Segundo dados do Conselho Nacional de Secretários de Educação (Consed), mesmo em meio à pandemia de covid-19, as secretarias estaduais mantiveram o cronograma e todos os estados já estão com os referenciais curriculares do novo ensino médio homologados.
Sobre o Enem, Camilo Santana explicou que nenhuma alteração na prova ocorrerá este ano, como já estava previsto, e que eventuais mudanças na prova para 2024, quando os três anos do Novo Ensino Médio estiverem implantados nas redes de ensino, serão definidas após a discussão dessa comissão criada pelo MEC. Como o ano letivo já está em andamento, e 2023 corresponde à implantação do Novo Ensino Médio para alunos do segundo ano, não há mudanças imediatas para as escolas que já promoveram as adaptações.
Últimas colocações
Um dos objetivos da reforma educacional implantada por tema também era recuperar a qualidade do ensino brasileiro, atualmente ocupando as últimas posições o ranking do Pisa.
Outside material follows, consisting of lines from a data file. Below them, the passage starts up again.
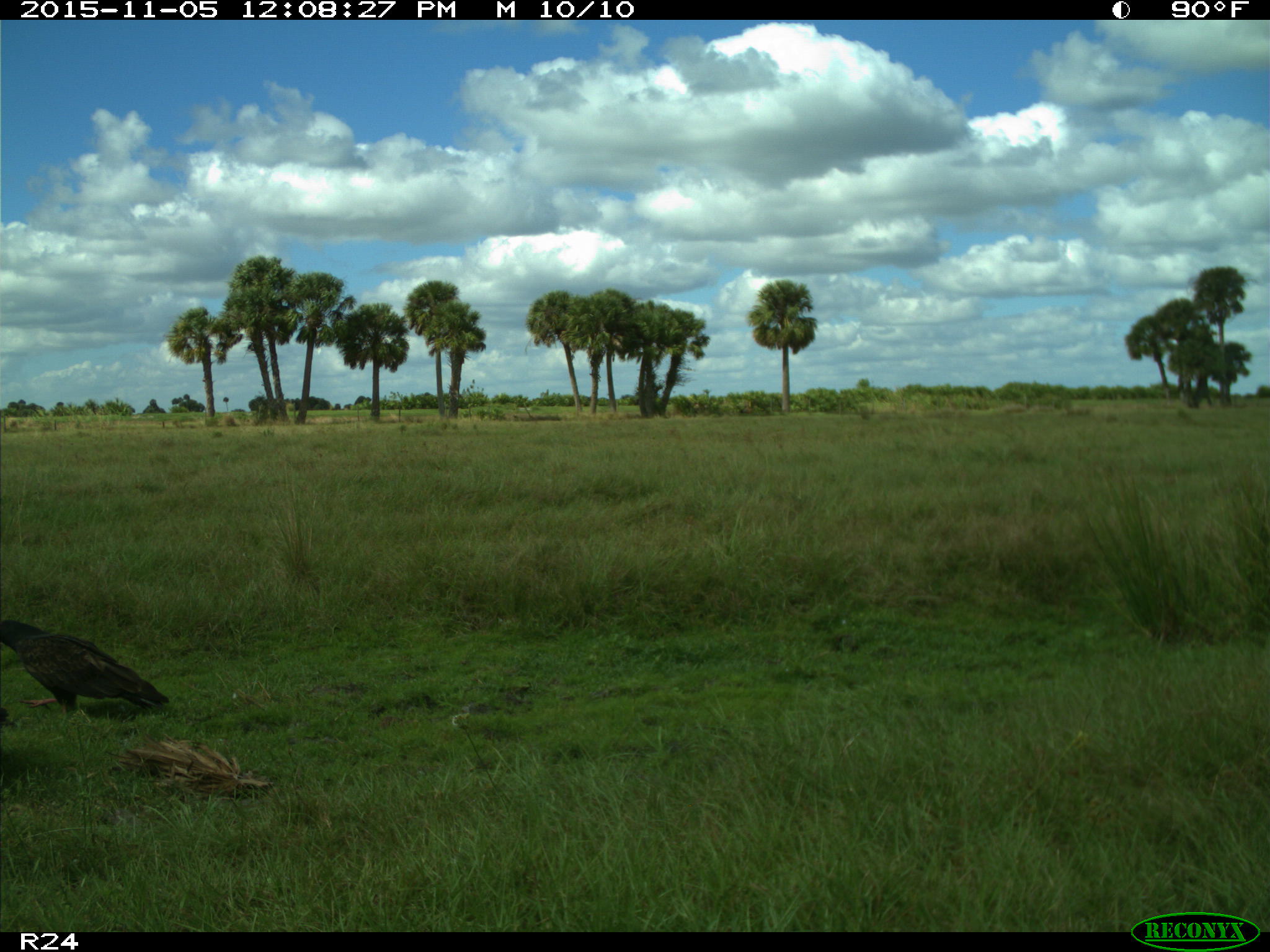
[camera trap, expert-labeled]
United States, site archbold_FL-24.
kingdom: Animalia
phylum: Chordata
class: Aves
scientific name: Aves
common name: birds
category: unidentified bird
Unidentified bird (birds) (Aves).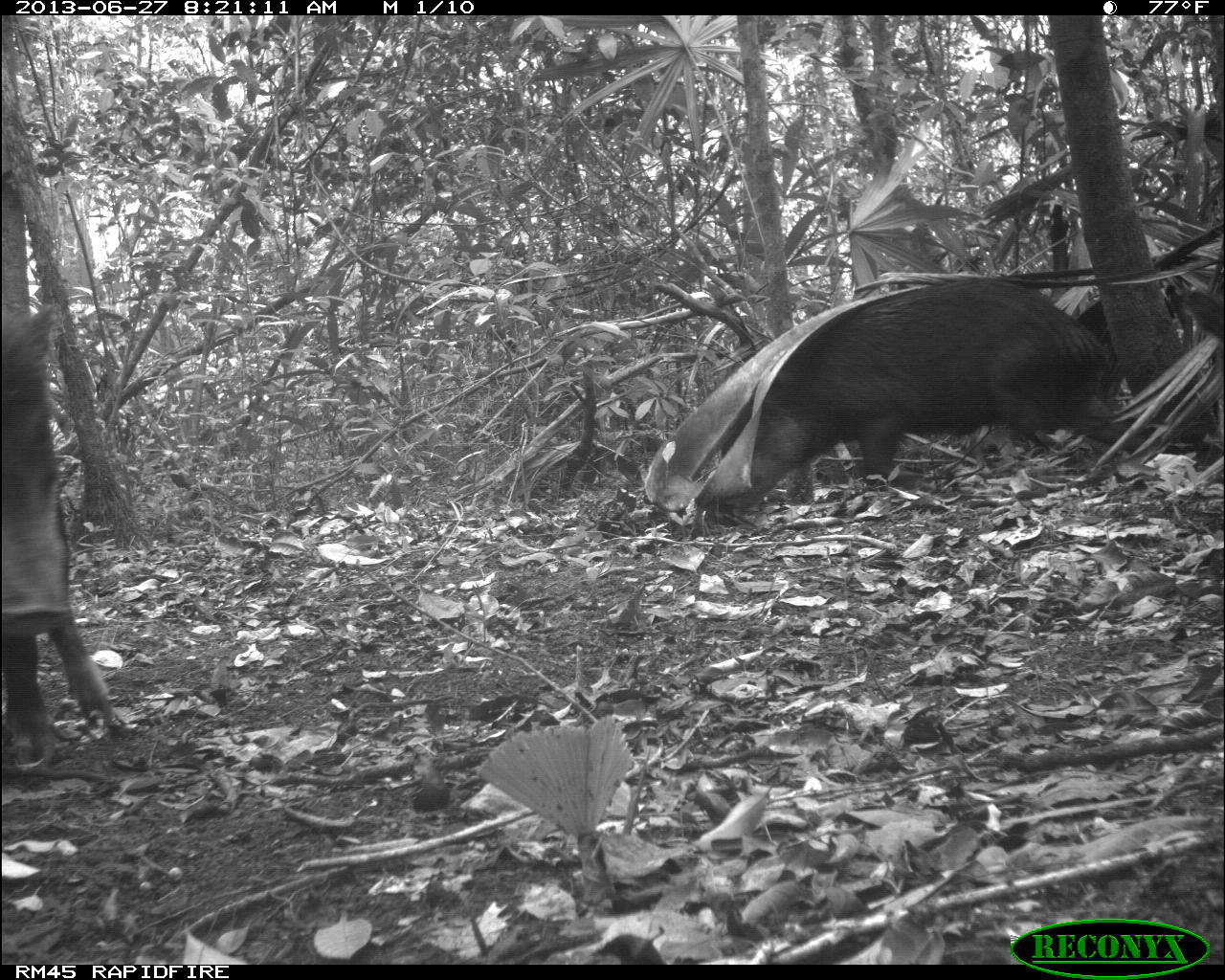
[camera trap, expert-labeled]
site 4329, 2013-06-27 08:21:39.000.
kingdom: Animalia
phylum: Chordata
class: Mammalia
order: Artiodactyla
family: Tayassuidae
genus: Tayassu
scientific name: Tayassu pecari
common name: white-lipped peccary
Tayassu pecari (white-lipped peccary), count 4.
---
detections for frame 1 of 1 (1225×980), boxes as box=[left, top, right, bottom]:
tayassu pecari: box=[706, 275, 1152, 515]; box=[0, 300, 120, 772]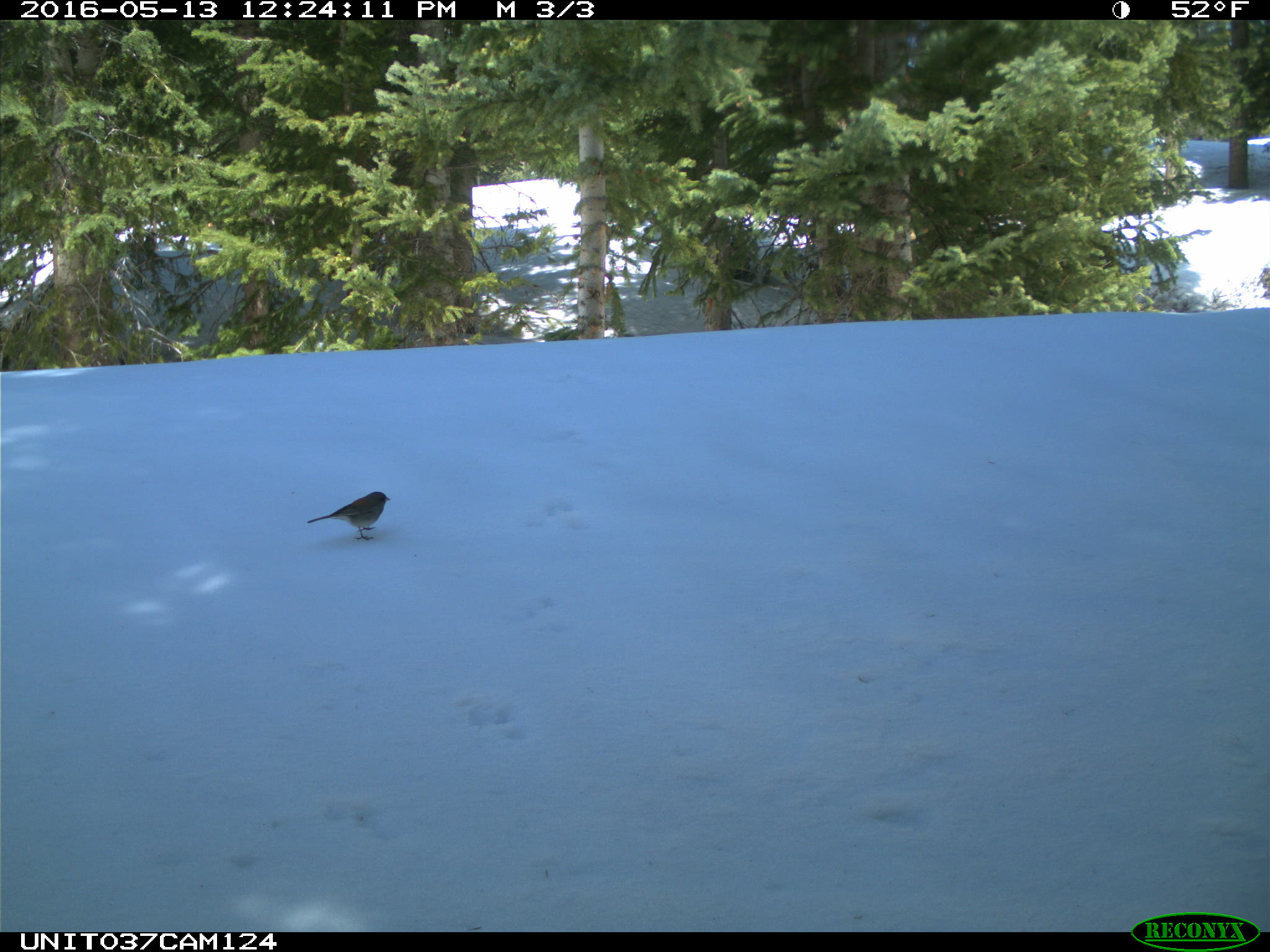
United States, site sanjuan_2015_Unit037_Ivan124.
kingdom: Animalia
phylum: Chordata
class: Aves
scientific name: Aves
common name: birds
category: unidentified bird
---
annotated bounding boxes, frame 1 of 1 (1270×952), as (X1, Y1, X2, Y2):
animal: (306, 491, 389, 542)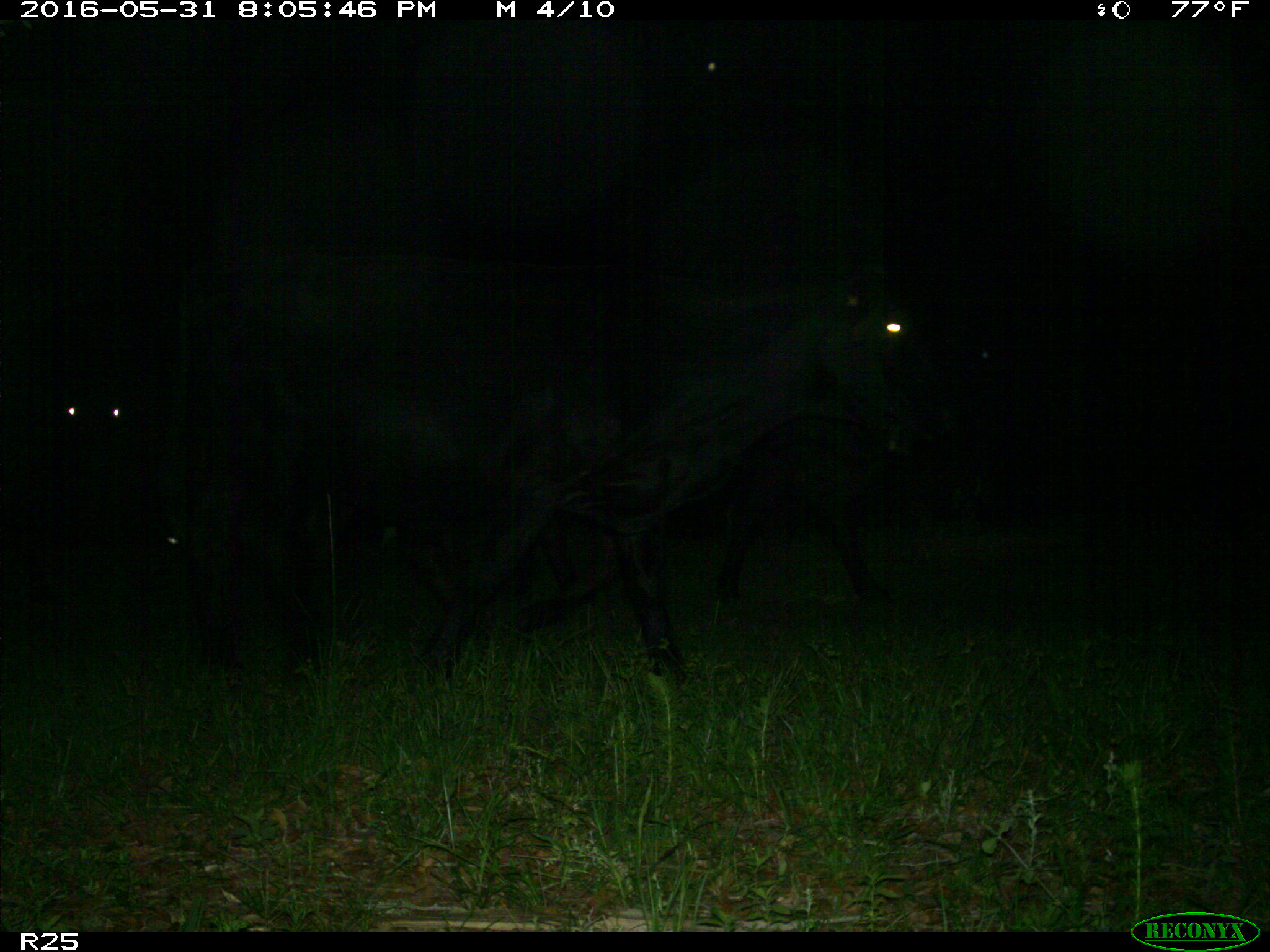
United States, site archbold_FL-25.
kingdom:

Atualmente, o patamar do Brasil deve ser comparável em leitura com a Bulgária, a Jordânia, a Malásia e a Colômbia. Em matemática, com a Argentina e a Indonésia. Já em ciências, os países que estão no mesmo grupo do Brasil no ranking mundial são Peru, Argentina, Bósnia e Herzegovina e a região de Baku, no Azerbaijão.
Em 2019 refletindo dados de 2018, o Brasil não conseguiu registrar avanços no desempenho dos estudantes em leitura, em matemática e em ciências no mais importante ranking mundial de educação. O resultado do Programa Internacional de Avaliação de Estudantes (Pisa) apontou ligeiro aumento da nota média, mas os estudantes brasileiros seguem entre os últimos 10 colocados na prova de matemática.
Soletre ‘retrocesso’
A decisão do governo petista foi criticada até pelo apresentador Luciano Huck, da Rede Globo. Huck, que era um dos críticos ferozes do governo Bolsonaro e que viu a reforma ser iniciada na gestão passada, afirmou: “O Novo Ensino Médio deveria estar acima de diferenças ideológicas. Mesmo c/ difícil implementação, não faz sentido retroceder à estaca zero. O esforço p/ oferecer uma escola mais atrativa p/ os alunos e conectada c/ as suas expectativas de vida e carreira deve ser permanente.”.
O Novo Ensino Médio deveria estar acima de diferenças ideológicas. Mesmo c/ difícil implementação, não faz sentido retroceder à estaca zero. O esforço p/ oferecer uma escola mais atrativa p/ os alunos e conectada c/ as suas expectativas de vida e carreira deve ser permanente.